**YOUR GOAL:**
What is needed here is a verbatim copy of the records that follow.

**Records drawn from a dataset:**
((

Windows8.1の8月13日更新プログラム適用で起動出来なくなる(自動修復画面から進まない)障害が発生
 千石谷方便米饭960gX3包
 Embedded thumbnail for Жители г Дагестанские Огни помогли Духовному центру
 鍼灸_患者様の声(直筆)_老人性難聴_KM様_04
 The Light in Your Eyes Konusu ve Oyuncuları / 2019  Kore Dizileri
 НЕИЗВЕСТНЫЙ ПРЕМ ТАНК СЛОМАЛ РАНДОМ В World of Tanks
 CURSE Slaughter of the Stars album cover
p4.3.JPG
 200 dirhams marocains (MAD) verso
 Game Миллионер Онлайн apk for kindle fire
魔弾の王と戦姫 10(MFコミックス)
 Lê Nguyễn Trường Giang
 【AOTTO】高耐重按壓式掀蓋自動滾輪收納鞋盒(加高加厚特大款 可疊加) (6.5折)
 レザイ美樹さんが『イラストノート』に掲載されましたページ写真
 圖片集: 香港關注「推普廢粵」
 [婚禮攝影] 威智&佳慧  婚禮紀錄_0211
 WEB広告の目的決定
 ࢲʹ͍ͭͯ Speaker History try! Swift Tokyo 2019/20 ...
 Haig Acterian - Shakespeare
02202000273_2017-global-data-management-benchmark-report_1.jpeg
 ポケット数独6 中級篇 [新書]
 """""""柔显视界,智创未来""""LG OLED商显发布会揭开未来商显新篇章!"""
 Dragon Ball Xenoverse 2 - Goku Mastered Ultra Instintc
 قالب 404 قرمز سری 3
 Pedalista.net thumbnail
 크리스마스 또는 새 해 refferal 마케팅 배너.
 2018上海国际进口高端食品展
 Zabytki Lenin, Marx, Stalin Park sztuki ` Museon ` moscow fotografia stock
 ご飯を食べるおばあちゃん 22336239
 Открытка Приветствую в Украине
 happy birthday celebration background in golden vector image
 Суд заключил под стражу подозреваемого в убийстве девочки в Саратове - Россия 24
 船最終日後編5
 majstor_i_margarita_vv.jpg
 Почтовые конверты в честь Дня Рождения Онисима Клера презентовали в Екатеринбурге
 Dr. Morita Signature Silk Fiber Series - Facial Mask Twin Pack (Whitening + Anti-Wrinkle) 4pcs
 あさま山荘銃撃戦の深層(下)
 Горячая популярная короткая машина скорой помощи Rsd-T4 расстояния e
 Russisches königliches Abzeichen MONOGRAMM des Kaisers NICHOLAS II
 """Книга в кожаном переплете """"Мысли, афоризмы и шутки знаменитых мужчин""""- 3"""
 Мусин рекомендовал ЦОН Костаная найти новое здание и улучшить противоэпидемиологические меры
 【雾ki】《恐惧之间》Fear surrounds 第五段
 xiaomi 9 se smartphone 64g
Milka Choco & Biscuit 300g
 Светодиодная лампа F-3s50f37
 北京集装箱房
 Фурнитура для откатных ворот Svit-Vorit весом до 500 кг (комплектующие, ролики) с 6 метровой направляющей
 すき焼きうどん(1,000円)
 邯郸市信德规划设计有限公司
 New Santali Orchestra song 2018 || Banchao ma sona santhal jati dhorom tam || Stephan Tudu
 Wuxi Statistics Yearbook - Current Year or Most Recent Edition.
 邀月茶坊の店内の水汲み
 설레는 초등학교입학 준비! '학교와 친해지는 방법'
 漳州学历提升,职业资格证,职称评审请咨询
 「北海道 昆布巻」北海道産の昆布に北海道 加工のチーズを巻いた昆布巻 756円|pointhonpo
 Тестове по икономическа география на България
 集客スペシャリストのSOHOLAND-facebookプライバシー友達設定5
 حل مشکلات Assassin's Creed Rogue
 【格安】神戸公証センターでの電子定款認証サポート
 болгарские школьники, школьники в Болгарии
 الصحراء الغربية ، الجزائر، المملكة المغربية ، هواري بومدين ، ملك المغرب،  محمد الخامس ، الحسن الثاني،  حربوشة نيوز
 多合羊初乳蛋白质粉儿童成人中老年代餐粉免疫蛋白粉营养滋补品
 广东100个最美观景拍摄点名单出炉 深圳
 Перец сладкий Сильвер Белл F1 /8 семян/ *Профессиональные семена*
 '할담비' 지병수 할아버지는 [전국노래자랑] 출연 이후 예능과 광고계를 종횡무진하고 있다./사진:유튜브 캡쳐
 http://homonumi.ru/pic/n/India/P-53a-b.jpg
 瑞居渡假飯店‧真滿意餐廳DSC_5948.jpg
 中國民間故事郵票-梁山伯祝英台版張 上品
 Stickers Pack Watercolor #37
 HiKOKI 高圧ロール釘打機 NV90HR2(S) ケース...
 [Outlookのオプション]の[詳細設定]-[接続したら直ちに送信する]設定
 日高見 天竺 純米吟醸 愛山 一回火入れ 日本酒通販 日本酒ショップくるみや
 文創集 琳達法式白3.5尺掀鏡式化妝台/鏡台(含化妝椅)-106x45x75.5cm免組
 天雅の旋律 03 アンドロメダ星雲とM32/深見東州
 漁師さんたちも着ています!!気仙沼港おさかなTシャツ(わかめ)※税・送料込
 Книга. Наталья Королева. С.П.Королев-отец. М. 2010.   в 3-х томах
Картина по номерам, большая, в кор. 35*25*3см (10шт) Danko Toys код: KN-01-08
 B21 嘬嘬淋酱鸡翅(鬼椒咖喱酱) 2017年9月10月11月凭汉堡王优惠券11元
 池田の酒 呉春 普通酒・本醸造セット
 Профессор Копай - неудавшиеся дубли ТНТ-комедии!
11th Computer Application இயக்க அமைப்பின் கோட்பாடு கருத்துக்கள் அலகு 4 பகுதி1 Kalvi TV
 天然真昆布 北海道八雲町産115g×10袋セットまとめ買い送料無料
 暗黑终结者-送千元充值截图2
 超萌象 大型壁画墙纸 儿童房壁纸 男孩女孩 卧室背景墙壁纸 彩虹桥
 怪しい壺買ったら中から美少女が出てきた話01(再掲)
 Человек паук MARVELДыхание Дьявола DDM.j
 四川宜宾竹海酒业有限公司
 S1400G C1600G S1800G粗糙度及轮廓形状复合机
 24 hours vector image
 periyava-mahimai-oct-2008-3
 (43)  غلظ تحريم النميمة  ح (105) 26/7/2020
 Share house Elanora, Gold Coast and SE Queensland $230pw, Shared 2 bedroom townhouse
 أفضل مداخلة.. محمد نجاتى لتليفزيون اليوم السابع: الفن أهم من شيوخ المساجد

))

**SOLUTION TO THE PROBLEM:**
Windows8.1の8月13日更新プログラム適用で起動出来なくなる(自動修復画面から進まない)障害が発生
 千石谷方便米饭960gX3包
 Embedded thumbnail for Жители г Дагестанские Огни помогли Духовному центру
 鍼灸_患者様の声(直筆)_老人性難聴_KM様_04
 The Light in Your Eyes Konusu ve Oyuncuları / 2019  Kore Dizileri
 НЕИЗВЕСТНЫЙ ПРЕМ ТАНК СЛОМАЛ РАНДОМ В World of Tanks
 CURSE Slaughter of the Stars album cover
p4.3.JPG
 200 dirhams marocains (MAD) verso
 Game Миллионер Онлайн apk for kindle fire
魔弾の王と戦姫 10(MFコミックス)
 Lê Nguyễn Trường Giang
 【AOTTO】高耐重按壓式掀蓋自動滾輪收納鞋盒(加高加厚特大款 可疊加) (6.5折)
 レザイ美樹さんが『イラストノート』に掲載されましたページ写真
 圖片集: 香港關注「推普廢粵」
 [婚禮攝影] 威智&佳慧  婚禮紀錄_0211
 WEB広告の目的決定
 ࢲʹ͍ͭͯ Speaker History try! Swift Tokyo 2019/20 ...
 Haig Acterian - Shakespeare
02202000273_2017-global-data-management-benchmark-report_1.jpeg
 ポケット数独6 中級篇 [新書]
 """""""柔显视界,智创未来""""LG OLED商显发布会揭开未来商显新篇章!"""
 Dragon Ball Xenoverse 2 - Goku Mastered Ultra Instintc
 قالب 404 قرمز سری 3
 Pedalista.net thumbnail
 크리스마스 또는 새 해 refferal 마케팅 배너.
 2018上海国际进口高端食品展
 Zabytki Lenin, Marx, Stalin Park sztuki ` Museon ` moscow fotografia stock
 ご飯を食べるおばあちゃん 22336239
 Открытка Приветствую в Украине
 happy birthday celebration background in golden vector image
 Суд заключил под стражу подозреваемого в убийстве девочки в Саратове - Россия 24
 船最終日後編5
 majstor_i_margarita_vv.jpg
 Почтовые конверты в честь Дня Рождения Онисима Клера презентовали в Екатеринбурге
 Dr. Morita Signature Silk Fiber Series - Facial Mask Twin Pack (Whitening + Anti-Wrinkle) 4pcs
 あさま山荘銃撃戦の深層(下)
 Горячая популярная короткая машина скорой помощи Rsd-T4 расстояния e
 Russisches königliches Abzeichen MONOGRAMM des Kaisers NICHOLAS II
 """Книга в кожаном переплете """"Мысли, афоризмы и шутки знаменитых мужчин""""- 3"""
 Мусин рекомендовал ЦОН Костаная найти новое здание и улучшить противоэпидемиологические меры
 【雾ki】《恐惧之间》Fear surrounds 第五段
 xiaomi 9 se smartphone 64g
Milka Choco & Biscuit 300g
 Светодиодная лампа F-3s50f37
 北京集装箱房
 Фурнитура для откатных ворот Svit-Vorit весом до 500 кг (комплектующие, ролики) с 6 метровой направляющей
 すき焼きうどん(1,000円)
 邯郸市信德规划设计有限公司
 New Santali Orchestra song 2018 || Banchao ma sona santhal jati dhorom tam || Stephan Tudu
 Wuxi Statistics Yearbook - Current Year or Most Recent Edition.
 邀月茶坊の店内の水汲み
 설레는 초등학교입학 준비! '학교와 친해지는 방법'
 漳州学历提升,职业资格证,职称评审请咨询
 「北海道 昆布巻」北海道産の昆布に北海道 加工のチーズを巻いた昆布巻 756円|pointhonpo
 Тестове по икономическа география на България
 集客スペシャリストのSOHOLAND-facebookプライバシー友達設定5
 حل مشکلات Assassin's Creed Rogue
 【格安】神戸公証センターでの電子定款認証サポート
 болгарские школьники, школьники в Болгарии
 الصحراء الغربية ، الجزائر، المملكة المغربية ، هواري بومدين ، ملك المغرب،  محمد الخامس ، الحسن الثاني،  حربوشة نيوز
 多合羊初乳蛋白质粉儿童成人中老年代餐粉免疫蛋白粉营养滋补品
 广东100个最美观景拍摄点名单出炉 深圳
 Перец сладкий Сильвер Белл F1 /8 семян/ *Профессиональные семена*
 '할담비' 지병수 할아버지는 [전국노래자랑] 출연 이후 예능과 광고계를 종횡무진하고 있다./사진:유튜브 캡쳐
 http://homonumi.ru/pic/n/India/P-53a-b.jpg
 瑞居渡假飯店‧真滿意餐廳DSC_5948.jpg
 中國民間故事郵票-梁山伯祝英台版張 上品
 Stickers Pack Watercolor #37
 HiKOKI 高圧ロール釘打機 NV90HR2(S) ケース...
 [Outlookのオプション]の[詳細設定]-[接続したら直ちに送信する]設定
 日高見 天竺 純米吟醸 愛山 一回火入れ 日本酒通販 日本酒ショップくるみや
 文創集 琳達法式白3.5尺掀鏡式化妝台/鏡台(含化妝椅)-106x45x75.5cm免組
 天雅の旋律 03 アンドロメダ星雲とM32/深見東州
 漁師さんたちも着ています!!気仙沼港おさかなTシャツ(わかめ)※税・送料込
 Книга. Наталья Королева. С.П.Королев-отец. М. 2010.   в 3-х томах
Картина по номерам, большая, в кор. 35*25*3см (10шт) Danko Toys код: KN-01-08
 B21 嘬嘬淋酱鸡翅(鬼椒咖喱酱) 2017年9月10月11月凭汉堡王优惠券11元
 池田の酒 呉春 普通酒・本醸造セット
 Профессор Копай - неудавшиеся дубли ТНТ-комедии!
11th Computer Application இயக்க அமைப்பின் கோட்பாடு கருத்துக்கள் அலகு 4 பகுதி1 Kalvi TV
 天然真昆布 北海道八雲町産115g×10袋セットまとめ買い送料無料
 暗黑终结者-送千元充值截图2
 超萌象 大型壁画墙纸 儿童房壁纸 男孩女孩 卧室背景墙壁纸 彩虹桥
 怪しい壺買ったら中から美少女が出てきた話01(再掲)
 Человек паук MARVELДыхание Дьявола DDM.j
 四川宜宾竹海酒业有限公司
 S1400G C1600G S1800G粗糙度及轮廓形状复合机
 24 hours vector image
 periyava-mahimai-oct-2008-3
 (43)  غلظ تحريم النميمة  ح (105) 26/7/2020
 Share house Elanora, Gold Coast and SE Queensland $230pw, Shared 2 bedroom townhouse
 أفضل مداخلة.. محمد نجاتى لتليفزيون اليوم السابع: الفن أهم من شيوخ المساجد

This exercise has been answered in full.